Task brief:
Reproduce the rows that begin with the line containing "How great a distance is" and end with the line containing "which one is", including both of those lines, with no other rows.

The data:
::::::::::
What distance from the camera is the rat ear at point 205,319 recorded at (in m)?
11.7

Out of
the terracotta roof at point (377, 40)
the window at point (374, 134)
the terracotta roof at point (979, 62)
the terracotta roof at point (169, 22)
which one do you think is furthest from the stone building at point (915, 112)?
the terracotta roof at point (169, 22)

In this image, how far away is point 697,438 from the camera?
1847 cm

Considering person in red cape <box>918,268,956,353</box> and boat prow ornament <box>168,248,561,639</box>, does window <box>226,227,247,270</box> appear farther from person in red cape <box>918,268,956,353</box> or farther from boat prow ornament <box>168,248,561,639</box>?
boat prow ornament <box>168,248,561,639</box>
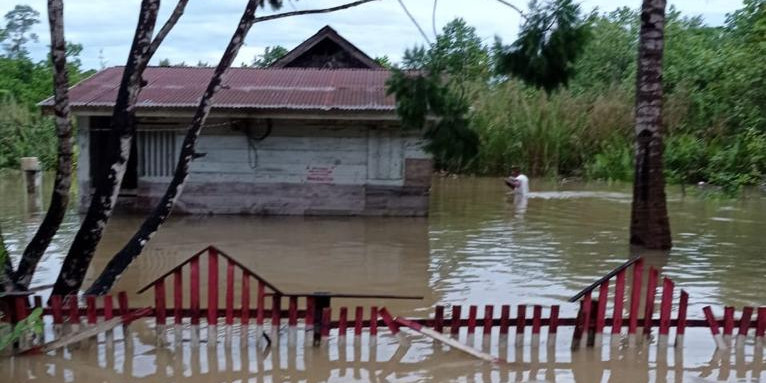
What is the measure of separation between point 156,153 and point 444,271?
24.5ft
::::::::::
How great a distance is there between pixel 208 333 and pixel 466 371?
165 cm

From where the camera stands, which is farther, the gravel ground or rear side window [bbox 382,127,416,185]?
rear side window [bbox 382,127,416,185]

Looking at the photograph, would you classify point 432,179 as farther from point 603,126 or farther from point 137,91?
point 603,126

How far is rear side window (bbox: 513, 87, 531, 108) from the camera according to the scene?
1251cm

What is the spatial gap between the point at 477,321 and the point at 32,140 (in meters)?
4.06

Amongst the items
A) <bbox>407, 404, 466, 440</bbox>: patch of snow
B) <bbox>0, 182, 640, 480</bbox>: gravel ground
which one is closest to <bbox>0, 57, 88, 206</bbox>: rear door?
::::::::::
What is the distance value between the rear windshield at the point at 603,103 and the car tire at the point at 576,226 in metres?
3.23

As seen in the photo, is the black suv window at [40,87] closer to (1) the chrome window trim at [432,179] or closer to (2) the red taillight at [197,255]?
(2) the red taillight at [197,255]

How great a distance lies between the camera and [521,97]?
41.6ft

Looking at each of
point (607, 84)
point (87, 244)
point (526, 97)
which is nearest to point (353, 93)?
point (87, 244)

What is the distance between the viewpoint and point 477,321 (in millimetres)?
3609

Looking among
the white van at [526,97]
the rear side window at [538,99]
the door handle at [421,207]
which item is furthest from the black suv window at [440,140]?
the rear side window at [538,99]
::::::::::
Reply:
How great a distance is there between pixel 208 333 and pixel 466 371?
165 cm

From where the camera stands, which is farther, the gravel ground or rear side window [bbox 382,127,416,185]?
rear side window [bbox 382,127,416,185]

Looking at the photograph, would you classify point 432,179 as farther from point 603,126 or farther from point 137,91?
point 603,126

How far is rear side window (bbox: 513, 87, 531, 108) from the camera according to the scene?
1251cm

What is the spatial gap between the point at 477,321 and the point at 32,140 (in meters)?
4.06

Amongst the items
A) <bbox>407, 404, 466, 440</bbox>: patch of snow
B) <bbox>0, 182, 640, 480</bbox>: gravel ground
which one is closest to <bbox>0, 57, 88, 206</bbox>: rear door?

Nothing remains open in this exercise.